EXERCISE 1:
In the article on the book Fascism: A Warning, what root causes does Albright identify as creating the conditions for fascist leaders to rise?
EXERCISE 2:
Extend the article on the book Fascism: A Warning with new text that begins after its final sentence.

-------- EXTRACT TO READ

Fascism: A Warning
- First edition
- Author: Madeleine Albright
- Publisher: HarperCollins
- Publication place: United States
- Pages: 304
- ISBN: 9780062802187
- OCLC: 1038579147

= Fascism: A Warning =

2018 book by Madeleine Albright

Fascism: A Warning is a 2018 book about fascism by Madeleine Albright, published by HarperCollins.

==Synopsis==

Albright raises concerns about a decline of liberal democracy, in reflections based on her early life in Czechoslovakia and career as a diplomat and academic. Speaking with Vox in 2019, Albright explained: "...fascism is not an ideology; it's a process for taking and holding power." The root causes Albright identifies as creating the condition for the rise of fascist leaders include economic decline, social disorder, and disjointed opposition.

Leaders that Albright analyzes in the book cover the years from the 1920s to the 2010s, and include Hugo Chávez, Recep Tayyip Erdoğan, Benito Mussolini, and Donald Trump.

==Critical reception==

For The New York Times, Columbia University political science professor Sheri Berman praised Fascism: A Warning: "Democracy's problems can, Albright assures us, be overcome—but only if we recognize history's lessons and never take democracy for granted."

----------------
-------- DATASET RECORDS

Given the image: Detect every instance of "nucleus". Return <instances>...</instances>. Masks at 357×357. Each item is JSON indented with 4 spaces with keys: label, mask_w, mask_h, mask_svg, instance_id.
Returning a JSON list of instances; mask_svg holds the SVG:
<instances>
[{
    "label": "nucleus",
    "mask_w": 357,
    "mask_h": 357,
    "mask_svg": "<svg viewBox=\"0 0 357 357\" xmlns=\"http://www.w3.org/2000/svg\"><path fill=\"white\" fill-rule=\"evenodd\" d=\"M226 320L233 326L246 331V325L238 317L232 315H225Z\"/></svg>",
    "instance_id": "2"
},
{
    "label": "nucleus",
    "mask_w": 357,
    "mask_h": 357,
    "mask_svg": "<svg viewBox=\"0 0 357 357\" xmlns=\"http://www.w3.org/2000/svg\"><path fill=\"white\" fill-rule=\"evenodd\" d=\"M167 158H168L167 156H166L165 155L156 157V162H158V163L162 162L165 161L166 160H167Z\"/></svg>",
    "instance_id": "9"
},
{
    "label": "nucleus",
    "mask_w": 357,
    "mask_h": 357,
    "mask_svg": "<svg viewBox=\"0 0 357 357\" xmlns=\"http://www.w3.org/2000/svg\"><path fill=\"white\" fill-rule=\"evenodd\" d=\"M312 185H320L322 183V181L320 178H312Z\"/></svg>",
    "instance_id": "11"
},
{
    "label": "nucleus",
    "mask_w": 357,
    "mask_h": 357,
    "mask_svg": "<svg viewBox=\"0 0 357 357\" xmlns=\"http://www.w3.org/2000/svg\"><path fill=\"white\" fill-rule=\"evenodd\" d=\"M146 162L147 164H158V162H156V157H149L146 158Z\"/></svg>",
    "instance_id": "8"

----------------

WRITTEN REPLY 1:
Economic decline, social disorder, and disjointed opposition.

WRITTEN REPLY 2:
JP O'Malley of the Irish Independent commented: "Much of the early chapters are standard history lessons, but the book is at its most compelling when Albright casually recollects personal details of diplomatic missions." However, The Washington Post opinion editor Christian Caryl was more critical. Regarding later chapters where Albright recounted encounters with Hugo Chávez and Vladimir Putin, Caryl responds: "Rather oddly, given the title of her book, she admits that none of these contemporary politicians really qualify as fascists. She's merely using them—and a long chapter at the end, about the worrisome behavior of the current U.S. president—to show what can happen to power-hungry leaders who run roughshod over checks and balances."

Richard J. Evans, history professor at the University of Cambridge, questioned the book's premise. Writing for The Guardian, Evans noted: "...Albright doesn't really know what fascism is. Lumping together post-Stalinist dictators such as Kim Jong-un and Nicolás Maduro with rightwing nationalists such as Orbán and Vladimir Putin is not much help in understanding either the forces that brought them to power or the policies they are implementing. Albright seems to identify fascism simply with a hostility to democracy and a propensity to lie."